* START *

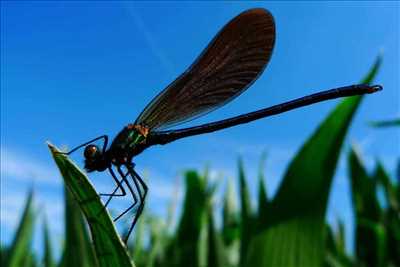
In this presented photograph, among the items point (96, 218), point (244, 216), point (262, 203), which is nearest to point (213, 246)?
point (244, 216)

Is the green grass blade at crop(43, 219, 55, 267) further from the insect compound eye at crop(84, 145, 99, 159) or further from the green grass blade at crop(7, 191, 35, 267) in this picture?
the insect compound eye at crop(84, 145, 99, 159)

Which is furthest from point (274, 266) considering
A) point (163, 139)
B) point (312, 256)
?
point (163, 139)

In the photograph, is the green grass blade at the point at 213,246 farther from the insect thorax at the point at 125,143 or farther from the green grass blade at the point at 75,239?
the insect thorax at the point at 125,143

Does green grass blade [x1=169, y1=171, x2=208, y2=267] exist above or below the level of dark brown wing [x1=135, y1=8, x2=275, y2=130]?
below

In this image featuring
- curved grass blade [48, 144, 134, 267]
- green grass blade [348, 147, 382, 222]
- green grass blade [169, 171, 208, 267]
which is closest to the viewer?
curved grass blade [48, 144, 134, 267]

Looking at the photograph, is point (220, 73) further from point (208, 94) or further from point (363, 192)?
point (363, 192)

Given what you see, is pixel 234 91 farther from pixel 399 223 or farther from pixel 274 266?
pixel 399 223

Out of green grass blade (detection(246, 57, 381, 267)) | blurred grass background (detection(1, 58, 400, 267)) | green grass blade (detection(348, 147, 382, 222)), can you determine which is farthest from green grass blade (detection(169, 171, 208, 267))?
green grass blade (detection(348, 147, 382, 222))
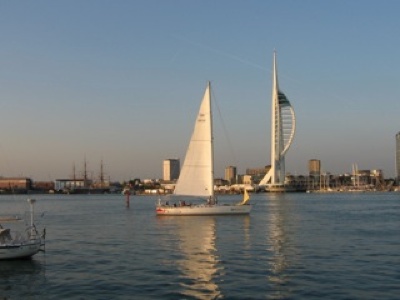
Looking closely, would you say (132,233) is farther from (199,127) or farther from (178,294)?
(178,294)

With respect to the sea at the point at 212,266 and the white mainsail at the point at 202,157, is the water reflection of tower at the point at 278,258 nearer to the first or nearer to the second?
the sea at the point at 212,266

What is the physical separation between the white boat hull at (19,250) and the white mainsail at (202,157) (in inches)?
→ 1345

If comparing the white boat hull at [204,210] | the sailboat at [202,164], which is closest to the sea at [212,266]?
the white boat hull at [204,210]

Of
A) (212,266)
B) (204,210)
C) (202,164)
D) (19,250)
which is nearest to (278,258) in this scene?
(212,266)

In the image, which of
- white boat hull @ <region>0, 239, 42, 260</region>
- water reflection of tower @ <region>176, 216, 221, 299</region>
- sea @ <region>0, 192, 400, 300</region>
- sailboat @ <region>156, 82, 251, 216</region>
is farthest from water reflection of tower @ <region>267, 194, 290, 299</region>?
sailboat @ <region>156, 82, 251, 216</region>

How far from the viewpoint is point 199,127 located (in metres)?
63.5

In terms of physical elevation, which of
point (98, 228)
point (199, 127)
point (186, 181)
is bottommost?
point (98, 228)

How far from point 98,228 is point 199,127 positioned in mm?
18353

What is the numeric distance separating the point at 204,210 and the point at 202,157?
20.1 feet

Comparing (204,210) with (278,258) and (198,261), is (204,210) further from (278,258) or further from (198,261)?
(198,261)

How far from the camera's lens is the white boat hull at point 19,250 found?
29.1 m

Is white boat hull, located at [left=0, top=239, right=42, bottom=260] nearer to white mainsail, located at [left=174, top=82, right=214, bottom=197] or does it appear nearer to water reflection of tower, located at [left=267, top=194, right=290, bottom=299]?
water reflection of tower, located at [left=267, top=194, right=290, bottom=299]

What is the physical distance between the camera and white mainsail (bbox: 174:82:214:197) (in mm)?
63156

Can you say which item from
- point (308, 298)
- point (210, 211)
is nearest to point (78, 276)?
point (308, 298)
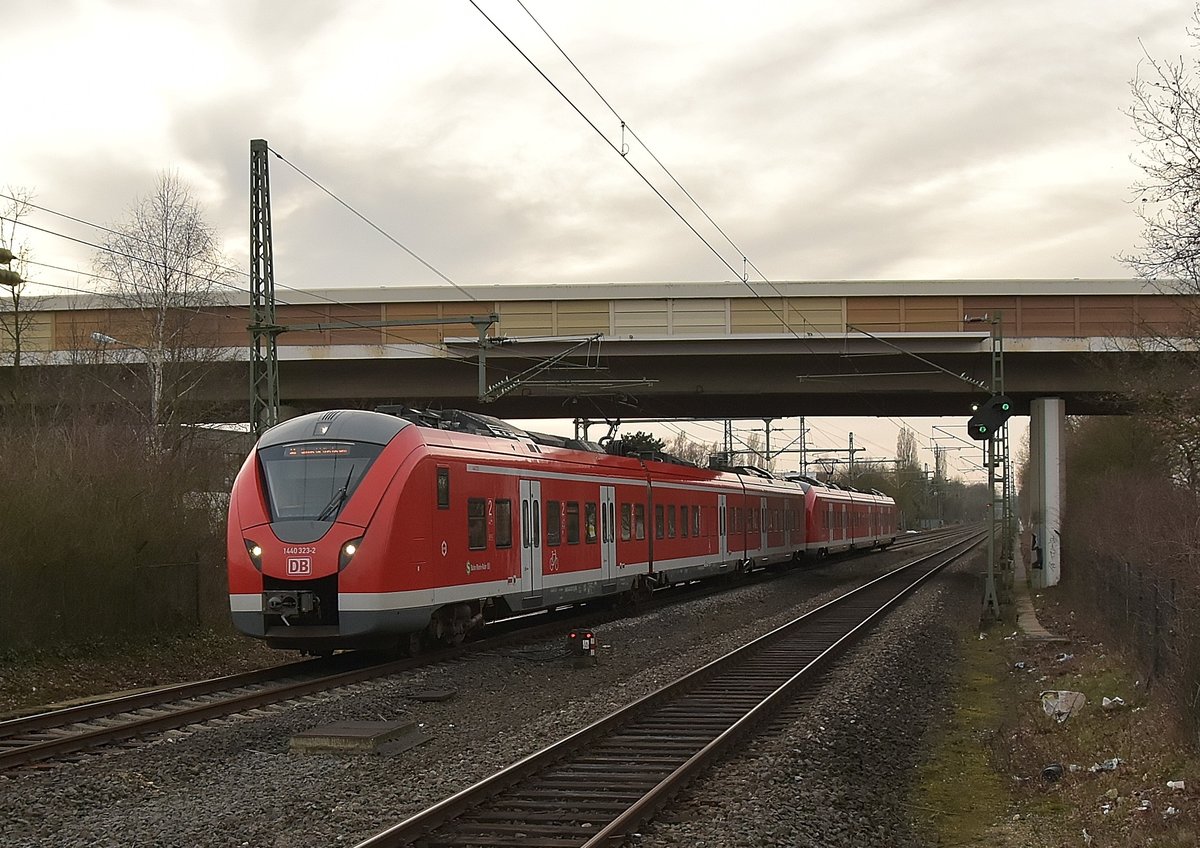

* END *

Reproduce the entries verbatim, beginning with the line that contains "In terms of physical elevation, which of" and continuing through the end of the entries, with both of those ends included. Leave the pictures out of your copy.

> Exercise solution
In terms of physical elevation, which of
point (98, 228)
point (199, 127)
point (186, 181)
is bottommost?
point (98, 228)

How far from point 98,228 is point 199,127 positioned in mm?
18353

What is the numeric distance separating the point at 204,210 and the point at 202,157?
20.1 feet

Comparing (204,210) with (278,258) and (198,261), is (204,210) further from (278,258) or further from (198,261)?
(198,261)

How far from the camera's lens is the white boat hull at point 19,250 found?
29.1 m

Is white boat hull, located at [left=0, top=239, right=42, bottom=260] nearer to white mainsail, located at [left=174, top=82, right=214, bottom=197] or does it appear nearer to water reflection of tower, located at [left=267, top=194, right=290, bottom=299]?
water reflection of tower, located at [left=267, top=194, right=290, bottom=299]

What is the physical distance between the camera and white mainsail (bbox: 174:82:214:197) (in mm)?
63156

Can you say which item from
- point (308, 298)
- point (210, 211)
is nearest to point (78, 276)?
point (308, 298)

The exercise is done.